--- DOCUMENT SECTION ---

The difference is moving it to the AIL doesn't perturb the
transaction reservation waiting behaviour at all, and it's largely
indepedent on the log size, transaction reservation sizes, etc.

Logic might be:

	if the push target is approximately where the log grant tail
			pushing threshold should be; and
	if the AIL is empty or all the items in the AIL are > grant
			push threshold; and
	if we've got nothing else to do and will go to sleep

		issue a log force

i.e. I don't think we need to put any new code into the log
reservation side of things - all the triggers we need to handle this
in the AIL are already there...

> @@ -1558,8 +1563,15 @@ xlog_grant_push_ail(
>  	 * so that it doesn't change between the compare and the set.

---

> _WRITTEN TASK 1_: In the records, starting at the line that contains "Comparing pixel 470" and ending at the last line of the records, substitute "millimeters" for each occurrence of "millimetres" and reproduce only those lines, omitting the pictures.
The text and the records that follow it come from unrelated sources.

--- DATA SHOWN ---

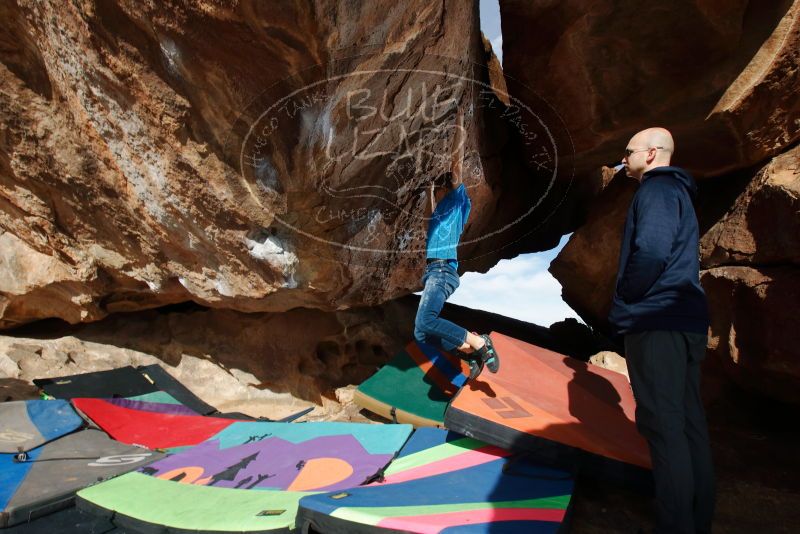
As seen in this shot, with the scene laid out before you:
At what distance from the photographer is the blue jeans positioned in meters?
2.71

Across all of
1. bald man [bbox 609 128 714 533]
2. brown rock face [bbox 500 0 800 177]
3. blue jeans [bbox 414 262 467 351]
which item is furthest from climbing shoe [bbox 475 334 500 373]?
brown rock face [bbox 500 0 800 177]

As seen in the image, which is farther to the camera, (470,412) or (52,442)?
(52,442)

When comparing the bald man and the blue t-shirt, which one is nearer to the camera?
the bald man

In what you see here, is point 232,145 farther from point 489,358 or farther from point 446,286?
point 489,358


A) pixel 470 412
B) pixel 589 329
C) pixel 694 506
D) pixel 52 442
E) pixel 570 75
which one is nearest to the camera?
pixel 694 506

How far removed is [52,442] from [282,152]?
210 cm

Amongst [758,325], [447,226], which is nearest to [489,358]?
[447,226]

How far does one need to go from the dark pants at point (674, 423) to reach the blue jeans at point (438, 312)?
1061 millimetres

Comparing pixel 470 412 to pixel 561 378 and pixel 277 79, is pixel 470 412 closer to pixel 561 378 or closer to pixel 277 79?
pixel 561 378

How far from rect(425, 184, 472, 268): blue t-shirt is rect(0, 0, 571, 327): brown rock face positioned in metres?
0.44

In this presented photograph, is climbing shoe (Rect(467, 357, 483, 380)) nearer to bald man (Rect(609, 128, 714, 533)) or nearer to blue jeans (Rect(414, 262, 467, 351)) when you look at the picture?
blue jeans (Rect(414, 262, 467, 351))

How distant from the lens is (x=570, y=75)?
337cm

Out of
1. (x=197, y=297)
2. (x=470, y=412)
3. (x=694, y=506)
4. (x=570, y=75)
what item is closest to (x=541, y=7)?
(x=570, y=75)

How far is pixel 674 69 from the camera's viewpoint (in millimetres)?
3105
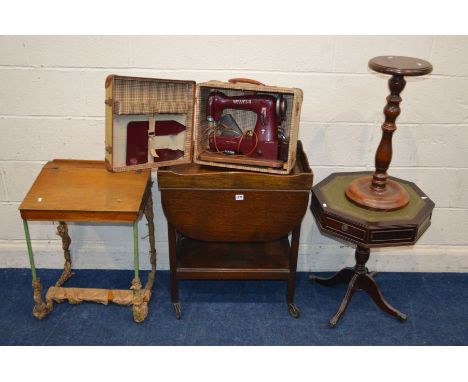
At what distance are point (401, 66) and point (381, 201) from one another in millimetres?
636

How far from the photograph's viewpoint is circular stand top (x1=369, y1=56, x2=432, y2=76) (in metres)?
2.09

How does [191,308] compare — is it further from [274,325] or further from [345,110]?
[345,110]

---

> _WRITTEN TASK 2_: In the mailing-list excerpt, what action does the proposed logic take once all of its conditions are met?

> _FINAL RESULT 1_:
Comparing pixel 470 412 to pixel 561 378 and pixel 277 79, is pixel 470 412 closer to pixel 561 378 or closer to pixel 277 79?
pixel 561 378

How far from rect(425, 184, 472, 268): blue t-shirt is rect(0, 0, 571, 327): brown rock face positioned in metres?
0.44

In this presented photograph, is climbing shoe (Rect(467, 357, 483, 380)) nearer to bald man (Rect(609, 128, 714, 533)) or nearer to blue jeans (Rect(414, 262, 467, 351)) when you look at the picture?
blue jeans (Rect(414, 262, 467, 351))

How distant from the lens is (x=570, y=75)?
337cm

Out of
1. (x=197, y=297)
2. (x=470, y=412)
3. (x=694, y=506)
4. (x=570, y=75)
what item is closest to (x=541, y=7)?
(x=570, y=75)

How far is pixel 674 69 from the camera's viewpoint (in millimeters)?
3105
At what distance are point (401, 66) and point (381, 201) from one another in millimeters?
636

How far from the photograph's viewpoint is circular stand top (x1=369, y1=56, x2=432, y2=76) (in metres)?
2.09

How does [191,308] compare — is it further from [274,325] or further from [345,110]?
[345,110]

> _FINAL RESULT 2_: It issues a log force.